Bills Aim to Boost Global HIV Prevention Among Women and Youth
amfAR INTERNS JOIN CONCERTED ADVOCACY EFFORT ON CAPITOL HILL
By Jenna Nicole Levine, with Colin Gilmartin and Idara Udoh
September 2007—Two important pieces of legislation that challenge the President’s Emergency Plan for AIDS Relief (PEPFAR) and would improve the effectiveness of federally funded HIV prevention programs, particularly among women and young people, are gaining support on Capitol Hill. PEPFAR is a multi-billion dollar initiative designed to provide HIV/AIDS treatment, care, support, and prevention services around the world, primarily in 15 target countries. The prevention component of PEPFAR, however, places considerable emphasis on abstinence-until-marriage programs in spite of a raft of evidence refuting their effectiveness.
The Protection Against Transmission of HIV in Women and Youth (PATHWAY) Act of 2007 (H.R. 1713) calls for striking the earmark requiring that one-third of all PEPFAR prevention funding be allocated to abstinence-until-marriage programs, and would create a comprehensive plan to address the needs of women and youth. The HIV Prevention Act of 2007 (S. 1553) would only strike the earmark.
In an effort to enlist legislative support for the two bills, more than 55 interns from research and advocacy organizations in Washington, D.C., participated in the 2nd annual Intern Lobby Day on July 18, including amfAR Public Policy interns Colin Gilmartin, Jena Nicole Levine, and Idara Udoh.
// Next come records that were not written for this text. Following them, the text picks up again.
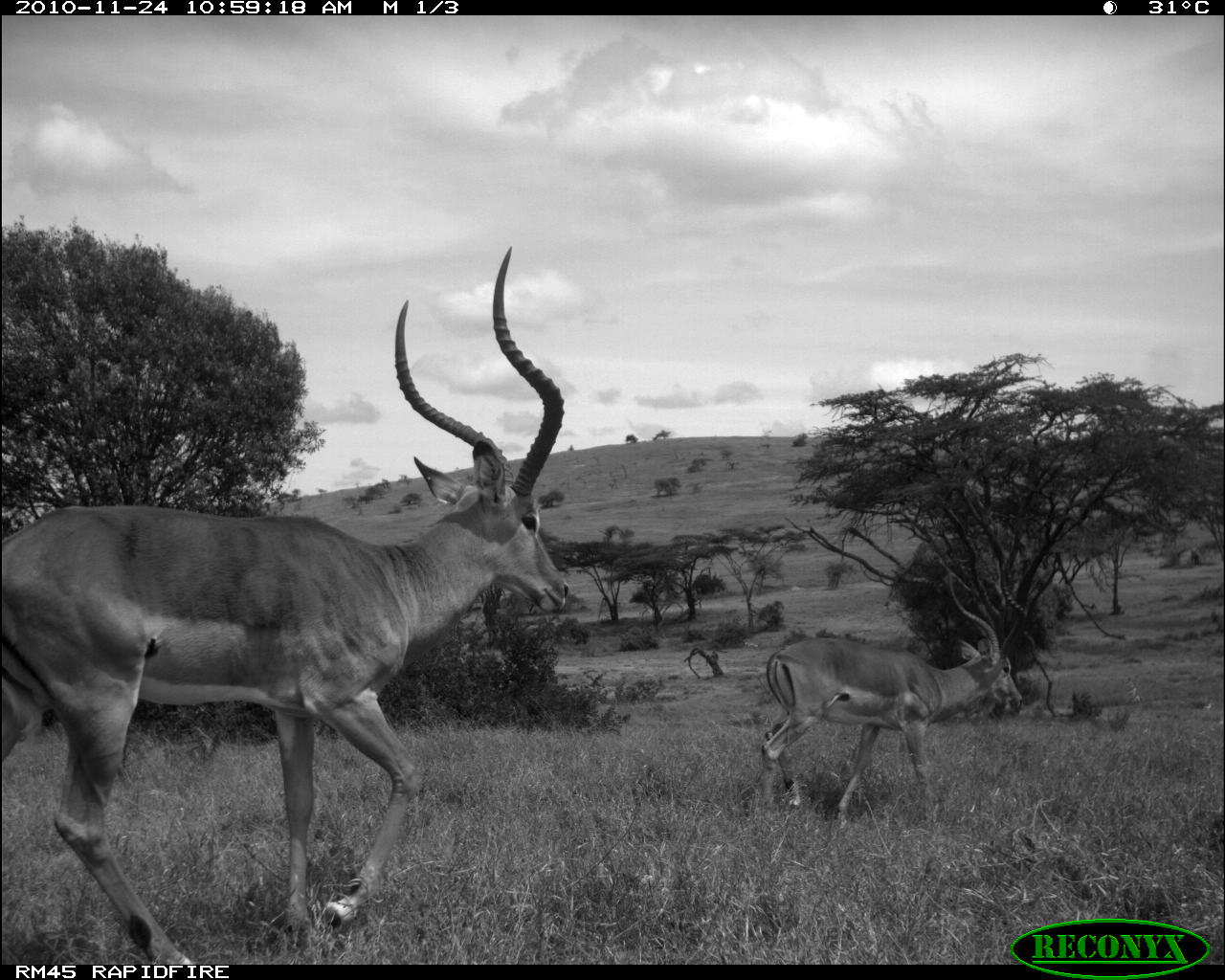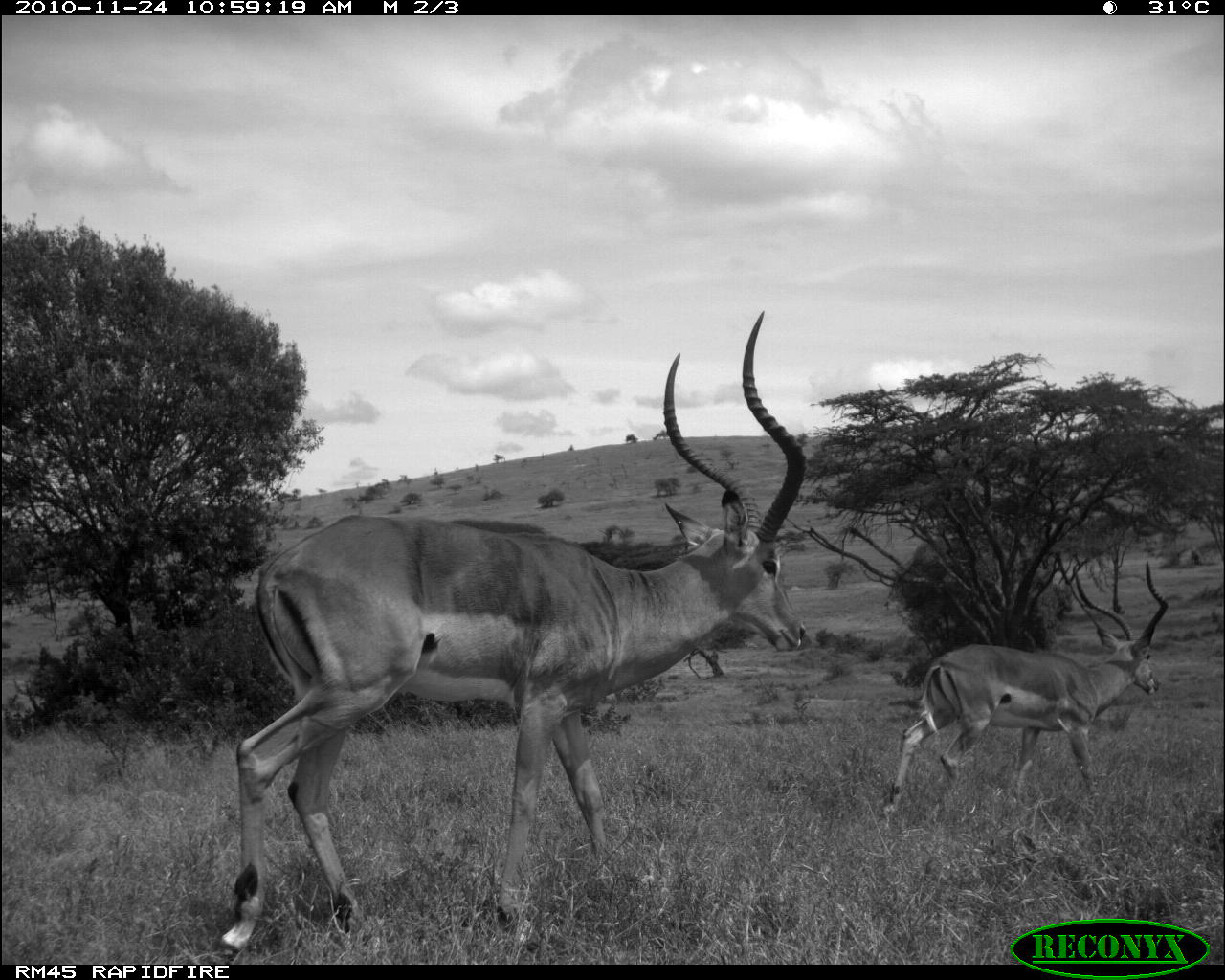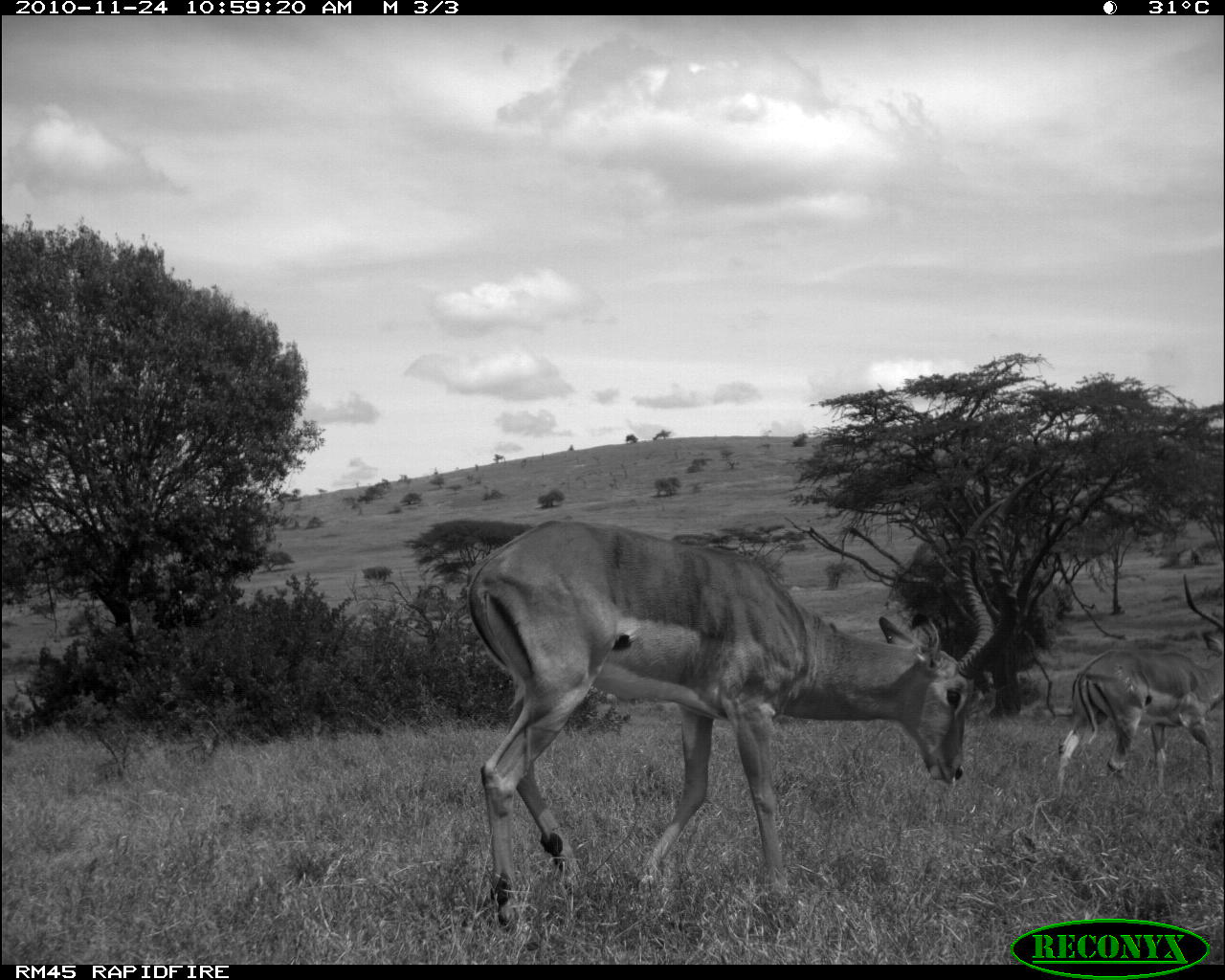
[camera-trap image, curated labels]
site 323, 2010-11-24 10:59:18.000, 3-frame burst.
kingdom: Animalia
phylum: Chordata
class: Mammalia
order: Artiodactyla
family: Bovidae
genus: Aepyceros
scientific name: Aepyceros melampus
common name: impala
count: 2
Armed with fact sheets and talking points, interns broke off into groups and headed for their assigned offices with one goal in mind: to gain the support of Congressional staff assistants, who in turn might secure the support of their bosses as co-sponsors to the legislation. They provided information about the current state of HIV in the U.S. and abroad, determined to convince Hill staffers that the PATHWAY Act and the HIV Prevention Act are important issues to their constituents.
The interns informed the staffers that approximately 50 percent of all new HIV infections worldwide occur among 15- to-24-year-olds. In sub-Saharan Africa, between 60 and 80 percent of HIV infections among women result from sex with their husbands or primary partners. In the face of these startling statistics, abstinence-until-marriage programs show no evidence of efficacy, and they continue to undermine successful evidence-based approaches to prevention. Both the Institute of Medicine and the Government Accountability Office have concluded that the abstinence-until-marriage earmark impedes the integration of prevention programs and the ability of countries to respond to local prevention needs.
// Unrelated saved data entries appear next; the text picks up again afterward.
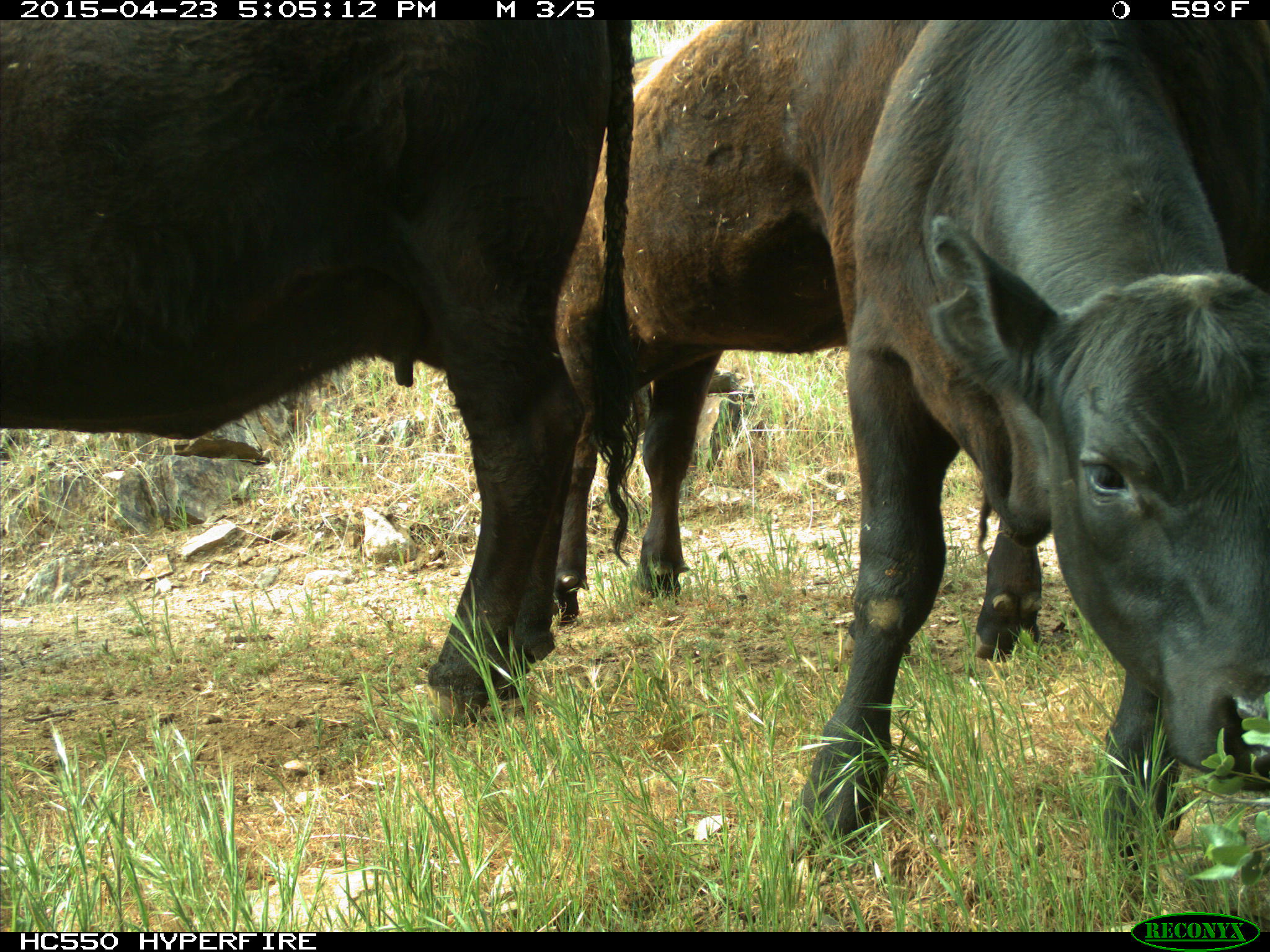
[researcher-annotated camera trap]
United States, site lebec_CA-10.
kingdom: Animalia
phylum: Chordata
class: Mammalia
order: Artiodactyla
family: Bovidae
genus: Bos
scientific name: Bos taurus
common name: domestic cow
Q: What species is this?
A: Bos taurus (domestic cow).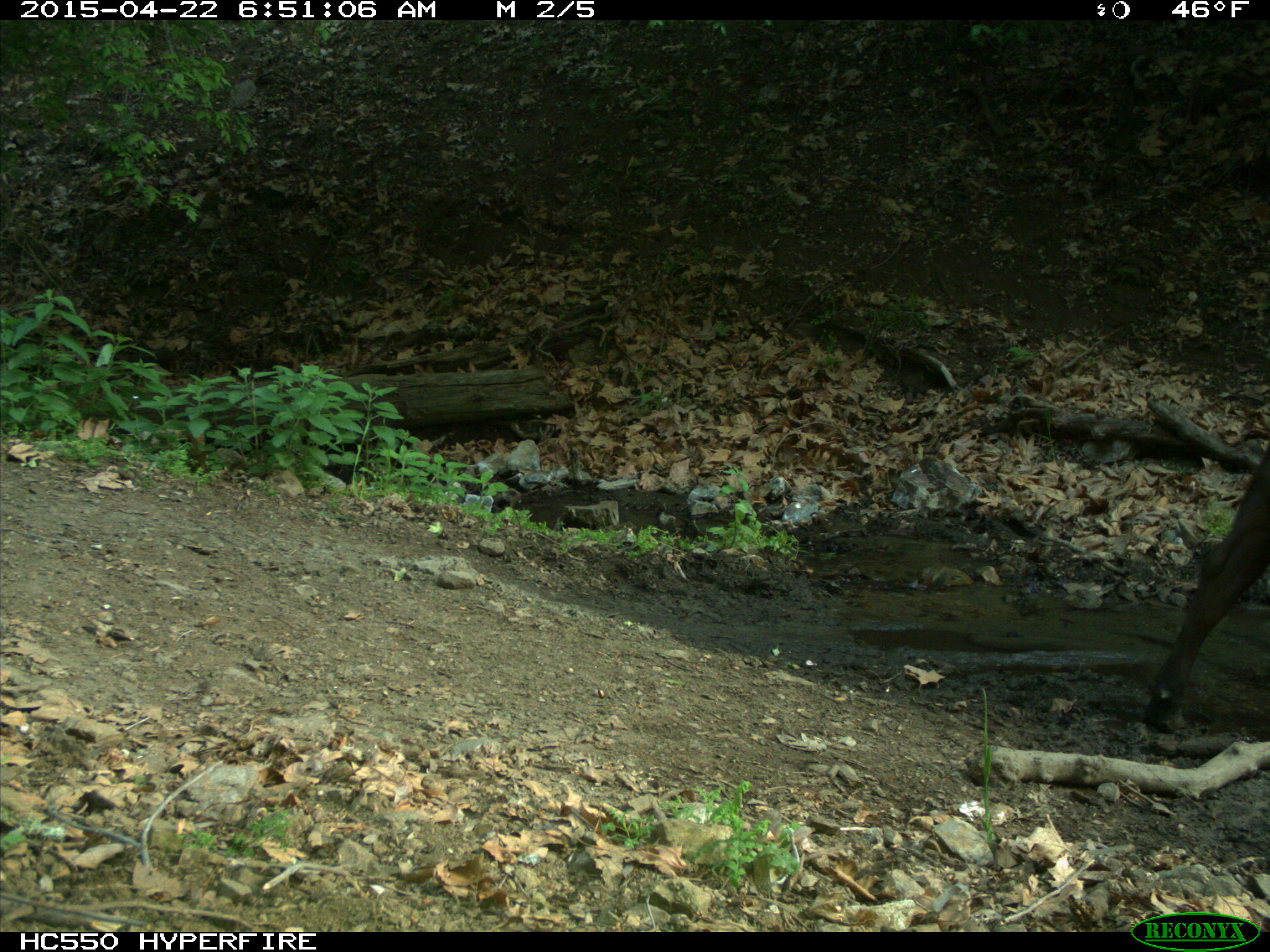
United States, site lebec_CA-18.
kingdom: Animalia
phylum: Chordata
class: Mammalia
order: Artiodactyla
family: Bovidae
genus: Bos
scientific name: Bos taurus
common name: domestic cow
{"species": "Bos taurus (domestic cow)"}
amfAR’s interns left the Hill feeling positive about their efforts. Reflecting on her Lobby Day experience, Idara Udoh stated: “I gained a great deal of insight into these two very important pieces of legislation, which deeply affect the lives of women and youth worldwide. Furthermore, it has compelled me—as it should others—to want to become more involved in addressing this and similar issues in the fight against HIV/AIDS.”
The goal of the Intern Lobby Day was to secure 100 co-sponsors for the PATHWAY Act. As of September 17, 94 co-sponsors had signed on to the PATHWAY Act and 15 to the HIV Prevention Act.